Each of the Credit Support Parties hereby acknowledges that it has reviewed the terms and provisions of the Credit Agreement and this Forebearance Agreement and consents to the amendment of the Credit Agreement affected pursuant to the terms of this Forebearance Agreement. Each Credit Support Party hereby confirms that each Credit Document to which it is a party or otherwise bound and all Collateral encumbered thereby will continue to guarantee or secure, as the case may be, in accordance with the Credit Documents the payment and performance of all “Obligations” under each of the Credit Documents to which it is a party (in each case as such terms are defined in the applicable Credit Document).
Each of the Credit Support Parties acknowledges and agrees that each of the Credit Documents to which it is a party or otherwise bound shall continue in full force and effect and that all of its obligations thereunder shall be valid and enforceable and shall not be impaired or limited by the execution or effectiveness of this Forebearance Agreement. Each Credit Support Party represents and warrants that all representations and warranties contained in the Credit Agreement, and the Credit Documents to which it is a party or otherwise bound are true, correct and complete in all material respects on and as of the Forebearance Effective Date to the same extent as though made on and as of that date, except to the extent such representations and warranties specifically relate to an earlier date, in which case they were true, correct and complete in all material respects on and as of such earlier date.

**Given material**
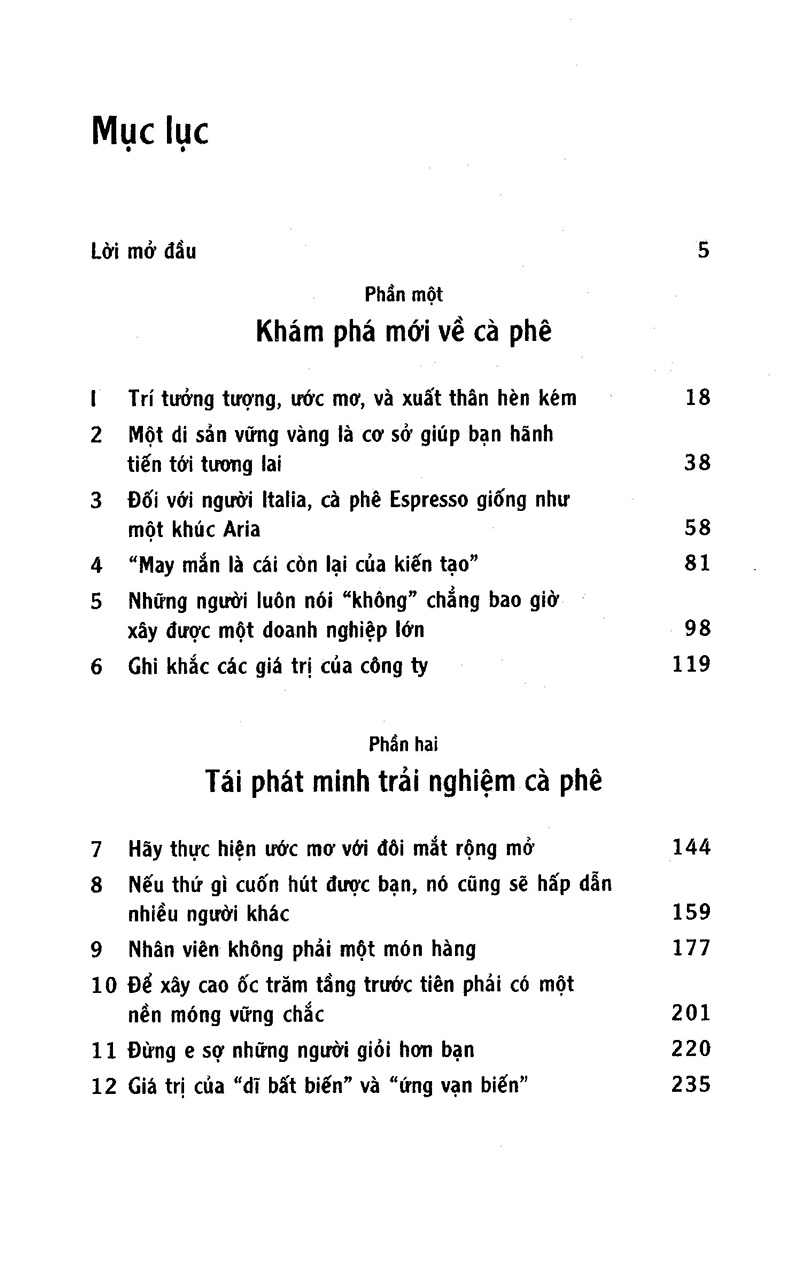 dốc hết trái tim (tái bản 2018) - Ảnh 3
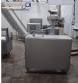 VEMAG 3-ton-per-hour automatic meat and nugget forming line
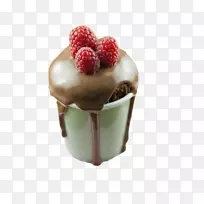 ����ˮ��������ʹʳƷ�����ɿ�����������-��Խݮ����-������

**What you need to do**
Write out everything in the legal text from "Each of the Credit Support Parties hereby" down to "applicable Credit Document).", word for word. The lines come from a different source than the legal text.

**Answer for this exercise**
Each of the Credit Support Parties hereby acknowledges that it has reviewed the terms and provisions of the Credit Agreement and this Forebearance Agreement and consents to the amendment of the Credit Agreement affected pursuant to the terms of this Forebearance Agreement. Each Credit Support Party hereby confirms that each Credit Document to which it is a party or otherwise bound and all Collateral encumbered thereby will continue to guarantee or secure, as the case may be, in accordance with the Credit Documents the payment and performance of all “Obligations” under each of the Credit Documents to which it is a party (in each case as such terms are defined in the applicable Credit Document).